Régine Jacubert UNESCO 2014

Régine Jacubert (née Skørka) was born January 24, 1920 in Zagórów, Poland. Her father, Yacob Skørka taught Hebrew and Yiddish in a Yeshiva. Her mother, Slatka
Szejman was a milliner. She had three brothers. The family left for France in 1930, settling in Nancy.

At the time of the German invasion in 1940, the family sought refuge in Bordeaux, but Régine returned alone to Nancy, where she worked. The rest of her family was
arrested and interned. In Nancy, she escaped the large roundup in July 1942 and passed clandestinely into the Unoccupied Zone. She worked in Lyon and joined the resistance movement Combat in January 1943. In June 1944, she was arrested, taken to the Gestapo, and interrogated by Klaus Barbie.
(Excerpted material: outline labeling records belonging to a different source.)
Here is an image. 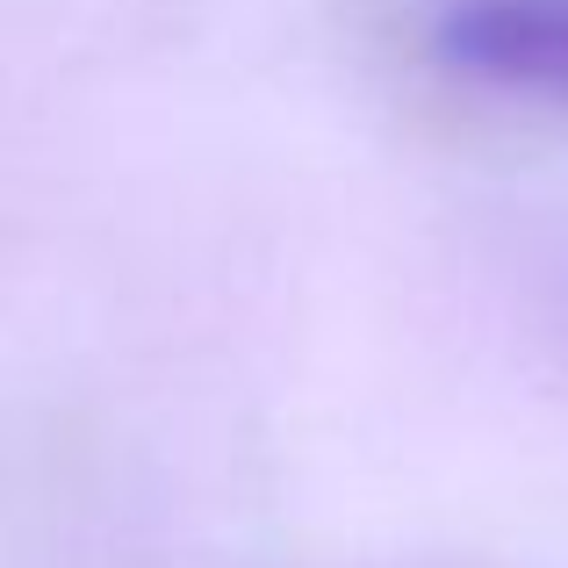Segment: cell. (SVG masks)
Here are the masks:
<instances>
[{
  "label": "cell",
  "mask_w": 568,
  "mask_h": 568,
  "mask_svg": "<svg viewBox=\"0 0 568 568\" xmlns=\"http://www.w3.org/2000/svg\"><path fill=\"white\" fill-rule=\"evenodd\" d=\"M425 43L483 94L568 109V0H439Z\"/></svg>",
  "instance_id": "6da1fadb"
}]
</instances>
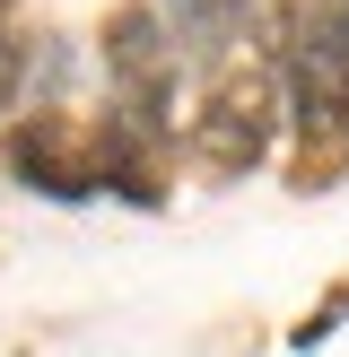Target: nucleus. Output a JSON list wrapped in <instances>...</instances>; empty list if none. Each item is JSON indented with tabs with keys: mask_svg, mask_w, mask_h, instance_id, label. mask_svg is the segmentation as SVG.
Returning <instances> with one entry per match:
<instances>
[{
	"mask_svg": "<svg viewBox=\"0 0 349 357\" xmlns=\"http://www.w3.org/2000/svg\"><path fill=\"white\" fill-rule=\"evenodd\" d=\"M17 79H27V61H17V44L0 35V114H9V96H17Z\"/></svg>",
	"mask_w": 349,
	"mask_h": 357,
	"instance_id": "4",
	"label": "nucleus"
},
{
	"mask_svg": "<svg viewBox=\"0 0 349 357\" xmlns=\"http://www.w3.org/2000/svg\"><path fill=\"white\" fill-rule=\"evenodd\" d=\"M166 9H174V44H192V52H218L227 35H236L244 0H166Z\"/></svg>",
	"mask_w": 349,
	"mask_h": 357,
	"instance_id": "3",
	"label": "nucleus"
},
{
	"mask_svg": "<svg viewBox=\"0 0 349 357\" xmlns=\"http://www.w3.org/2000/svg\"><path fill=\"white\" fill-rule=\"evenodd\" d=\"M105 79H114L122 114L149 122L174 105V26L157 9H114V26H105Z\"/></svg>",
	"mask_w": 349,
	"mask_h": 357,
	"instance_id": "2",
	"label": "nucleus"
},
{
	"mask_svg": "<svg viewBox=\"0 0 349 357\" xmlns=\"http://www.w3.org/2000/svg\"><path fill=\"white\" fill-rule=\"evenodd\" d=\"M9 9H17V0H0V17H9Z\"/></svg>",
	"mask_w": 349,
	"mask_h": 357,
	"instance_id": "5",
	"label": "nucleus"
},
{
	"mask_svg": "<svg viewBox=\"0 0 349 357\" xmlns=\"http://www.w3.org/2000/svg\"><path fill=\"white\" fill-rule=\"evenodd\" d=\"M271 131H279L271 70H227V79L209 87V105H201L192 149H201V166H218V174H253L262 157H271Z\"/></svg>",
	"mask_w": 349,
	"mask_h": 357,
	"instance_id": "1",
	"label": "nucleus"
}]
</instances>
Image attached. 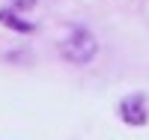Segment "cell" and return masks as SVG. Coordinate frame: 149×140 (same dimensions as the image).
Returning a JSON list of instances; mask_svg holds the SVG:
<instances>
[{"label": "cell", "mask_w": 149, "mask_h": 140, "mask_svg": "<svg viewBox=\"0 0 149 140\" xmlns=\"http://www.w3.org/2000/svg\"><path fill=\"white\" fill-rule=\"evenodd\" d=\"M95 54H98V42L86 27H72V33L60 42V57L74 66H86L90 60H95Z\"/></svg>", "instance_id": "obj_1"}, {"label": "cell", "mask_w": 149, "mask_h": 140, "mask_svg": "<svg viewBox=\"0 0 149 140\" xmlns=\"http://www.w3.org/2000/svg\"><path fill=\"white\" fill-rule=\"evenodd\" d=\"M119 116L128 125H146V119H149V101H146V95L143 93L125 95L119 101Z\"/></svg>", "instance_id": "obj_2"}, {"label": "cell", "mask_w": 149, "mask_h": 140, "mask_svg": "<svg viewBox=\"0 0 149 140\" xmlns=\"http://www.w3.org/2000/svg\"><path fill=\"white\" fill-rule=\"evenodd\" d=\"M0 24H3L6 30H15V33H36V24L33 21H24V18H18V12H12L9 6L6 9H0Z\"/></svg>", "instance_id": "obj_3"}, {"label": "cell", "mask_w": 149, "mask_h": 140, "mask_svg": "<svg viewBox=\"0 0 149 140\" xmlns=\"http://www.w3.org/2000/svg\"><path fill=\"white\" fill-rule=\"evenodd\" d=\"M36 6V0H9V9L12 12H27Z\"/></svg>", "instance_id": "obj_4"}]
</instances>
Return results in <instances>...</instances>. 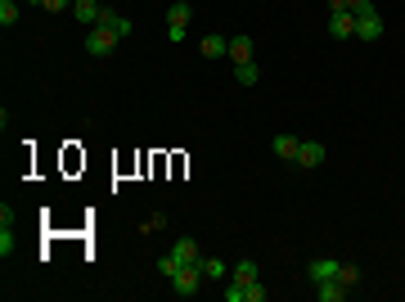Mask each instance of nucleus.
Segmentation results:
<instances>
[{
  "mask_svg": "<svg viewBox=\"0 0 405 302\" xmlns=\"http://www.w3.org/2000/svg\"><path fill=\"white\" fill-rule=\"evenodd\" d=\"M32 5H45V0H32Z\"/></svg>",
  "mask_w": 405,
  "mask_h": 302,
  "instance_id": "nucleus-29",
  "label": "nucleus"
},
{
  "mask_svg": "<svg viewBox=\"0 0 405 302\" xmlns=\"http://www.w3.org/2000/svg\"><path fill=\"white\" fill-rule=\"evenodd\" d=\"M118 41L122 36L113 32V27H100V23L86 27V54H90V59H109V54L118 50Z\"/></svg>",
  "mask_w": 405,
  "mask_h": 302,
  "instance_id": "nucleus-1",
  "label": "nucleus"
},
{
  "mask_svg": "<svg viewBox=\"0 0 405 302\" xmlns=\"http://www.w3.org/2000/svg\"><path fill=\"white\" fill-rule=\"evenodd\" d=\"M270 294L262 289V280H253V285H244V302H266Z\"/></svg>",
  "mask_w": 405,
  "mask_h": 302,
  "instance_id": "nucleus-21",
  "label": "nucleus"
},
{
  "mask_svg": "<svg viewBox=\"0 0 405 302\" xmlns=\"http://www.w3.org/2000/svg\"><path fill=\"white\" fill-rule=\"evenodd\" d=\"M185 36H189V27H185V23H167V41H171V45H180Z\"/></svg>",
  "mask_w": 405,
  "mask_h": 302,
  "instance_id": "nucleus-22",
  "label": "nucleus"
},
{
  "mask_svg": "<svg viewBox=\"0 0 405 302\" xmlns=\"http://www.w3.org/2000/svg\"><path fill=\"white\" fill-rule=\"evenodd\" d=\"M14 253V235H9V225H0V257H9Z\"/></svg>",
  "mask_w": 405,
  "mask_h": 302,
  "instance_id": "nucleus-23",
  "label": "nucleus"
},
{
  "mask_svg": "<svg viewBox=\"0 0 405 302\" xmlns=\"http://www.w3.org/2000/svg\"><path fill=\"white\" fill-rule=\"evenodd\" d=\"M253 50H257V45H253V36H230V59H235V68L253 59Z\"/></svg>",
  "mask_w": 405,
  "mask_h": 302,
  "instance_id": "nucleus-8",
  "label": "nucleus"
},
{
  "mask_svg": "<svg viewBox=\"0 0 405 302\" xmlns=\"http://www.w3.org/2000/svg\"><path fill=\"white\" fill-rule=\"evenodd\" d=\"M270 149H275V158H284V163H297V154H302V140L288 136V131H279V136L270 140Z\"/></svg>",
  "mask_w": 405,
  "mask_h": 302,
  "instance_id": "nucleus-4",
  "label": "nucleus"
},
{
  "mask_svg": "<svg viewBox=\"0 0 405 302\" xmlns=\"http://www.w3.org/2000/svg\"><path fill=\"white\" fill-rule=\"evenodd\" d=\"M100 27H113V32H118V36H131V18L127 14H113V9H100Z\"/></svg>",
  "mask_w": 405,
  "mask_h": 302,
  "instance_id": "nucleus-9",
  "label": "nucleus"
},
{
  "mask_svg": "<svg viewBox=\"0 0 405 302\" xmlns=\"http://www.w3.org/2000/svg\"><path fill=\"white\" fill-rule=\"evenodd\" d=\"M0 23H5V27L18 23V0H0Z\"/></svg>",
  "mask_w": 405,
  "mask_h": 302,
  "instance_id": "nucleus-20",
  "label": "nucleus"
},
{
  "mask_svg": "<svg viewBox=\"0 0 405 302\" xmlns=\"http://www.w3.org/2000/svg\"><path fill=\"white\" fill-rule=\"evenodd\" d=\"M180 267H185V262H180L176 253H167V257H158V276H162V280H171V276H176Z\"/></svg>",
  "mask_w": 405,
  "mask_h": 302,
  "instance_id": "nucleus-19",
  "label": "nucleus"
},
{
  "mask_svg": "<svg viewBox=\"0 0 405 302\" xmlns=\"http://www.w3.org/2000/svg\"><path fill=\"white\" fill-rule=\"evenodd\" d=\"M347 9V0H329V14H342Z\"/></svg>",
  "mask_w": 405,
  "mask_h": 302,
  "instance_id": "nucleus-28",
  "label": "nucleus"
},
{
  "mask_svg": "<svg viewBox=\"0 0 405 302\" xmlns=\"http://www.w3.org/2000/svg\"><path fill=\"white\" fill-rule=\"evenodd\" d=\"M225 302H244V285H239V280H230V289H225Z\"/></svg>",
  "mask_w": 405,
  "mask_h": 302,
  "instance_id": "nucleus-25",
  "label": "nucleus"
},
{
  "mask_svg": "<svg viewBox=\"0 0 405 302\" xmlns=\"http://www.w3.org/2000/svg\"><path fill=\"white\" fill-rule=\"evenodd\" d=\"M347 294H351V289L338 285V280H320V285H315V298H320V302H342Z\"/></svg>",
  "mask_w": 405,
  "mask_h": 302,
  "instance_id": "nucleus-11",
  "label": "nucleus"
},
{
  "mask_svg": "<svg viewBox=\"0 0 405 302\" xmlns=\"http://www.w3.org/2000/svg\"><path fill=\"white\" fill-rule=\"evenodd\" d=\"M198 267H202V280H225V262H216V257H202Z\"/></svg>",
  "mask_w": 405,
  "mask_h": 302,
  "instance_id": "nucleus-18",
  "label": "nucleus"
},
{
  "mask_svg": "<svg viewBox=\"0 0 405 302\" xmlns=\"http://www.w3.org/2000/svg\"><path fill=\"white\" fill-rule=\"evenodd\" d=\"M347 9H351L356 18H360V14H374V0H347Z\"/></svg>",
  "mask_w": 405,
  "mask_h": 302,
  "instance_id": "nucleus-24",
  "label": "nucleus"
},
{
  "mask_svg": "<svg viewBox=\"0 0 405 302\" xmlns=\"http://www.w3.org/2000/svg\"><path fill=\"white\" fill-rule=\"evenodd\" d=\"M68 5H72V0H45L41 9H50V14H59V9H68Z\"/></svg>",
  "mask_w": 405,
  "mask_h": 302,
  "instance_id": "nucleus-27",
  "label": "nucleus"
},
{
  "mask_svg": "<svg viewBox=\"0 0 405 302\" xmlns=\"http://www.w3.org/2000/svg\"><path fill=\"white\" fill-rule=\"evenodd\" d=\"M171 289H176L180 298H194L198 289H202V267H198V262H189V267H180L176 276H171Z\"/></svg>",
  "mask_w": 405,
  "mask_h": 302,
  "instance_id": "nucleus-2",
  "label": "nucleus"
},
{
  "mask_svg": "<svg viewBox=\"0 0 405 302\" xmlns=\"http://www.w3.org/2000/svg\"><path fill=\"white\" fill-rule=\"evenodd\" d=\"M324 163V145L320 140H302V154H297V167H320Z\"/></svg>",
  "mask_w": 405,
  "mask_h": 302,
  "instance_id": "nucleus-7",
  "label": "nucleus"
},
{
  "mask_svg": "<svg viewBox=\"0 0 405 302\" xmlns=\"http://www.w3.org/2000/svg\"><path fill=\"white\" fill-rule=\"evenodd\" d=\"M72 14H77V23H81V27L100 23V5H95V0H72Z\"/></svg>",
  "mask_w": 405,
  "mask_h": 302,
  "instance_id": "nucleus-10",
  "label": "nucleus"
},
{
  "mask_svg": "<svg viewBox=\"0 0 405 302\" xmlns=\"http://www.w3.org/2000/svg\"><path fill=\"white\" fill-rule=\"evenodd\" d=\"M230 280H239V285H253V280H262V271H257V262H253V257H244V262H235Z\"/></svg>",
  "mask_w": 405,
  "mask_h": 302,
  "instance_id": "nucleus-13",
  "label": "nucleus"
},
{
  "mask_svg": "<svg viewBox=\"0 0 405 302\" xmlns=\"http://www.w3.org/2000/svg\"><path fill=\"white\" fill-rule=\"evenodd\" d=\"M162 225H167V216H162V212H153V216H149V221H144V230H149V235H153V230H162Z\"/></svg>",
  "mask_w": 405,
  "mask_h": 302,
  "instance_id": "nucleus-26",
  "label": "nucleus"
},
{
  "mask_svg": "<svg viewBox=\"0 0 405 302\" xmlns=\"http://www.w3.org/2000/svg\"><path fill=\"white\" fill-rule=\"evenodd\" d=\"M225 54H230L225 36H202V59H225Z\"/></svg>",
  "mask_w": 405,
  "mask_h": 302,
  "instance_id": "nucleus-14",
  "label": "nucleus"
},
{
  "mask_svg": "<svg viewBox=\"0 0 405 302\" xmlns=\"http://www.w3.org/2000/svg\"><path fill=\"white\" fill-rule=\"evenodd\" d=\"M338 267H342L338 257H315L311 267H306V280H311V285H320V280H338Z\"/></svg>",
  "mask_w": 405,
  "mask_h": 302,
  "instance_id": "nucleus-5",
  "label": "nucleus"
},
{
  "mask_svg": "<svg viewBox=\"0 0 405 302\" xmlns=\"http://www.w3.org/2000/svg\"><path fill=\"white\" fill-rule=\"evenodd\" d=\"M356 36H360V41H379V36H383V14H379V9L356 18Z\"/></svg>",
  "mask_w": 405,
  "mask_h": 302,
  "instance_id": "nucleus-6",
  "label": "nucleus"
},
{
  "mask_svg": "<svg viewBox=\"0 0 405 302\" xmlns=\"http://www.w3.org/2000/svg\"><path fill=\"white\" fill-rule=\"evenodd\" d=\"M189 14H194L189 0H171V5H167V23H185L189 27Z\"/></svg>",
  "mask_w": 405,
  "mask_h": 302,
  "instance_id": "nucleus-16",
  "label": "nucleus"
},
{
  "mask_svg": "<svg viewBox=\"0 0 405 302\" xmlns=\"http://www.w3.org/2000/svg\"><path fill=\"white\" fill-rule=\"evenodd\" d=\"M235 77H239V86H257V77H262V68H257V59L239 63V68H235Z\"/></svg>",
  "mask_w": 405,
  "mask_h": 302,
  "instance_id": "nucleus-15",
  "label": "nucleus"
},
{
  "mask_svg": "<svg viewBox=\"0 0 405 302\" xmlns=\"http://www.w3.org/2000/svg\"><path fill=\"white\" fill-rule=\"evenodd\" d=\"M338 285L356 289V285H360V267H351V262H342V267H338Z\"/></svg>",
  "mask_w": 405,
  "mask_h": 302,
  "instance_id": "nucleus-17",
  "label": "nucleus"
},
{
  "mask_svg": "<svg viewBox=\"0 0 405 302\" xmlns=\"http://www.w3.org/2000/svg\"><path fill=\"white\" fill-rule=\"evenodd\" d=\"M329 36H333V41H351V36H356V14H351V9L329 14Z\"/></svg>",
  "mask_w": 405,
  "mask_h": 302,
  "instance_id": "nucleus-3",
  "label": "nucleus"
},
{
  "mask_svg": "<svg viewBox=\"0 0 405 302\" xmlns=\"http://www.w3.org/2000/svg\"><path fill=\"white\" fill-rule=\"evenodd\" d=\"M171 253H176V257L185 262V267H189V262H202V253H198V239H189V235H185V239H176V244H171Z\"/></svg>",
  "mask_w": 405,
  "mask_h": 302,
  "instance_id": "nucleus-12",
  "label": "nucleus"
}]
</instances>
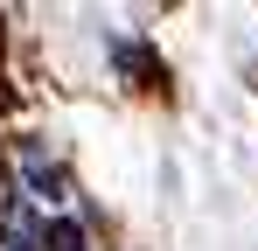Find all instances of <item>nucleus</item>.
Segmentation results:
<instances>
[{
	"instance_id": "1",
	"label": "nucleus",
	"mask_w": 258,
	"mask_h": 251,
	"mask_svg": "<svg viewBox=\"0 0 258 251\" xmlns=\"http://www.w3.org/2000/svg\"><path fill=\"white\" fill-rule=\"evenodd\" d=\"M42 251H84V230H77V223H49V230H42Z\"/></svg>"
},
{
	"instance_id": "2",
	"label": "nucleus",
	"mask_w": 258,
	"mask_h": 251,
	"mask_svg": "<svg viewBox=\"0 0 258 251\" xmlns=\"http://www.w3.org/2000/svg\"><path fill=\"white\" fill-rule=\"evenodd\" d=\"M7 105H14V98H7V91H0V112H7Z\"/></svg>"
}]
</instances>
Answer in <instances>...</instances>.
She was then deported to the
Auschwitz-Birkenau death camp via Drancy in July 1944. After three months, she was transferred to the Kratzau women’s forced labor camp in Czechoslovakia, where she worked in an armament factory. She was liberated by the Soviet Armed Forces on May 9, 1945, and she returned to France the following month.

At the end of the 1980s, she testified at the Klaus Barbie trial. She is fully invested in keeping the memory of the Holocaust alive and has told her story to school children in France. In 2009, she published her memoir, Fringale de vie contre usine à mort (Hunger for Life vs. Factory of Death).

The interview was conducted on February 7, 1996 in Nancy, France ; interviewer: Georges Gandwerg; videographer: Daniel Cattan.